PROBLEM REQUIREMENTS » Copy the records below word for word, from the line containing "What distance from" through the end of the records, and reproduce only those lines.
═════ PROVIDED DATA ═════
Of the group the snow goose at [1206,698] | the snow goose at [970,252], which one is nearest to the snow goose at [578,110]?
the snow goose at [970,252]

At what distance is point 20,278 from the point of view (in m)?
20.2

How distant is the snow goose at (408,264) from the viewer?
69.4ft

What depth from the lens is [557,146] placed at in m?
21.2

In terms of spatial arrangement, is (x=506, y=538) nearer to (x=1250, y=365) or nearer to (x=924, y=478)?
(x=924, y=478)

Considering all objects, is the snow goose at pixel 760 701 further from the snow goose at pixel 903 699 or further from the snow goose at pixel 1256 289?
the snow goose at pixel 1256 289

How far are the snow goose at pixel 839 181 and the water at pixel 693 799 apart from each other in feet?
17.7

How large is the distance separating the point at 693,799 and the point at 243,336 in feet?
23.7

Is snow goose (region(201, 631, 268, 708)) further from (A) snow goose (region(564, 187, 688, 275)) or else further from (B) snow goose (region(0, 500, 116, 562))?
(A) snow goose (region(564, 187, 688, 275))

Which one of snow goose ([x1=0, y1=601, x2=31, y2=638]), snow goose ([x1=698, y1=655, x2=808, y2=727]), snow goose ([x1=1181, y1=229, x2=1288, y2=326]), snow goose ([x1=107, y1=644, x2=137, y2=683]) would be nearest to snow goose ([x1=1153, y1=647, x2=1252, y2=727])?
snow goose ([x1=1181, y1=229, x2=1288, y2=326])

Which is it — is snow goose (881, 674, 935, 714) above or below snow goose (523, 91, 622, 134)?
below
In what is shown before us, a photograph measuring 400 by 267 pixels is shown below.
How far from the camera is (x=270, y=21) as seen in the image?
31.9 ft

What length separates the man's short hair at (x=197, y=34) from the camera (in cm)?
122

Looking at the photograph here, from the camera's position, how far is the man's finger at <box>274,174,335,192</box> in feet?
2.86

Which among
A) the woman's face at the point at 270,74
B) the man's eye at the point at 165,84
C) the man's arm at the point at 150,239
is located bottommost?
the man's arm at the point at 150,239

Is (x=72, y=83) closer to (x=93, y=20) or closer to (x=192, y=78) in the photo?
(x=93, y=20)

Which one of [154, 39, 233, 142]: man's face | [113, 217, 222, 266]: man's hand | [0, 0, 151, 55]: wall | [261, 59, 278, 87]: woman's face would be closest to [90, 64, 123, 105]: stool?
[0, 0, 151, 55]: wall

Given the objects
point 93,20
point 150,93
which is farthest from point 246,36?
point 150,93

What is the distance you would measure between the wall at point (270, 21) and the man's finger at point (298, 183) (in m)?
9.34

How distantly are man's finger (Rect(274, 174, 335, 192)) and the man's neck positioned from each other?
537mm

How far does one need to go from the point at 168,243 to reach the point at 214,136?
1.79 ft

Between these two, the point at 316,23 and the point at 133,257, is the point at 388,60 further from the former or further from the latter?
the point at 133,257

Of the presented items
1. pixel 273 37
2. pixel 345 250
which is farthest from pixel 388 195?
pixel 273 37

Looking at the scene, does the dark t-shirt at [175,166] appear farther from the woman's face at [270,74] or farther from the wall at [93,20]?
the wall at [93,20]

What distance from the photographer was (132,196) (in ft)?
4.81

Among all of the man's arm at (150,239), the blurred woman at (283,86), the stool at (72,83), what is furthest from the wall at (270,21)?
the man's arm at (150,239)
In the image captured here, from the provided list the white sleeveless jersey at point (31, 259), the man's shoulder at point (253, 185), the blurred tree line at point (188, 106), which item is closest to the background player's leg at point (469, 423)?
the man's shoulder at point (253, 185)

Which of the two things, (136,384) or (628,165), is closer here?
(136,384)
═════
THE SOLUTION »
What distance from the photographer was (132,196) (in ft)?
4.81

Among all of the man's arm at (150,239), the blurred woman at (283,86), the stool at (72,83), what is furthest from the wall at (270,21)?
the man's arm at (150,239)
In the image captured here, from the provided list the white sleeveless jersey at point (31, 259), the man's shoulder at point (253, 185), the blurred tree line at point (188, 106), which item is closest to the background player's leg at point (469, 423)?
the man's shoulder at point (253, 185)

Which of the two things, (136,384) or (628,165), is closer here?
(136,384)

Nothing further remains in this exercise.